GOAL: Reproduce word for word the portion of the telecom policy news briefs running from "Verizon announces Hank" up to and including "CEO until year-end.".

SOURCE DOCUMENT:
Verizon announces Hank Kilgore, ex-office of Rep. Mike Doyle, D-Pa., as vice president-federal legislative affairs; company also promotes Sowmyanarayan Sampath to executive vice president and CEO-Verizon Business, effective July 1, succeeding Tami Erwin, who will assume role of strategic adviser to CEO until year-end.
A draft NPRM on preserving FM6 stations -- low-power channel 6 TV stations receivable by FM radios and focused on audio content -- is expected to be unanimously approved with few changes at Wednesday’s commissioners’ meeting, FCC and industry officials told us. The owners of the stations -- sometimes called “Franken FMs” after the fictional Frankenstein's monster -- are optimistic about the FCC allowing them to continue broadcasting but concerned about proposals in the draft to make their licenses nontransferable or bar new entrants. FM6 stations serve underserved communities, said FM6 broadcaster Paul Koplin, CEO of Venture Technologies Group: “Wouldn’t it be in the public interest to let as many people do this as possible?”
A draft further NPRM that was circulated to FCC commissioners’ offices last week would seek comment on whether to allow the sunset of the requirement that stations broadcasting in ATSC 3.0 also offer an ATSC 1.0 stream that is “substantially similar,” industry and FCC officials said (see 2204250021). That requirement is set to sunset July 17, 2023, a date that was set by the 2017 order that authorized ATSC 3.0 broadcasts. The draft item is seen as broad and isn’t expected to feature many tentative conclusions, industry officials said. The FNPRM seeks comment on the state of the NextGenTV transition and on the scheduled sunsets of two rules adopted in that order, an FCC spokesperson told us. The 2017 3.0 order included sunsets on both the substantially similar requirement and on the requirement that broadcasters use the A/322 standard on physical-layer protocol for 3.0 transmissions. The 2017 order said the agency would monitor the 3.0 transition and a year before the sunsets were to expire would seek comment on whether marketplace conditions warranted an extension, the spokesperson said. Chairwoman Jessica Rosenworcel told the NAB Show in April that she sees the current framework of 3.0 as the correct one right now, and she and Media Bureau Chief Holly Saurer mentioned concerns about the standard’s lack of backward compatibility (see 2204250067). Pearl TV and other broadcast organizations have argued that allowing the sunset to occur won’t lead to viewers being disenfranchised because of market forces -- adoption of 3.0-ready devices isn't yet widespread and stations need viewers to sell ads.

EXCERPTED DATA:
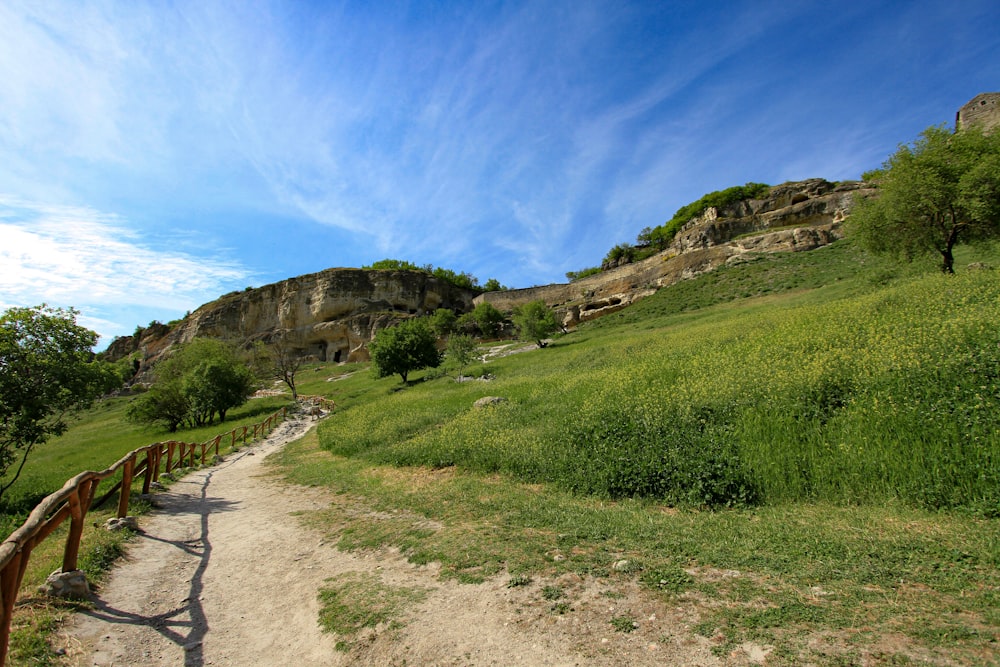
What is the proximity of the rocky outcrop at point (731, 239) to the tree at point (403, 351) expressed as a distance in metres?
22.4

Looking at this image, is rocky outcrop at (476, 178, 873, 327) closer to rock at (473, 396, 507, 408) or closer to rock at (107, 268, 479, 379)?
rock at (107, 268, 479, 379)

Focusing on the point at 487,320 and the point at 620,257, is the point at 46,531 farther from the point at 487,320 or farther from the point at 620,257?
the point at 620,257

TASK RESULT:
Verizon announces Hank Kilgore, ex-office of Rep. Mike Doyle, D-Pa., as vice president-federal legislative affairs; company also promotes Sowmyanarayan Sampath to executive vice president and CEO-Verizon Business, effective July 1, succeeding Tami Erwin, who will assume role of strategic adviser to CEO until year-end.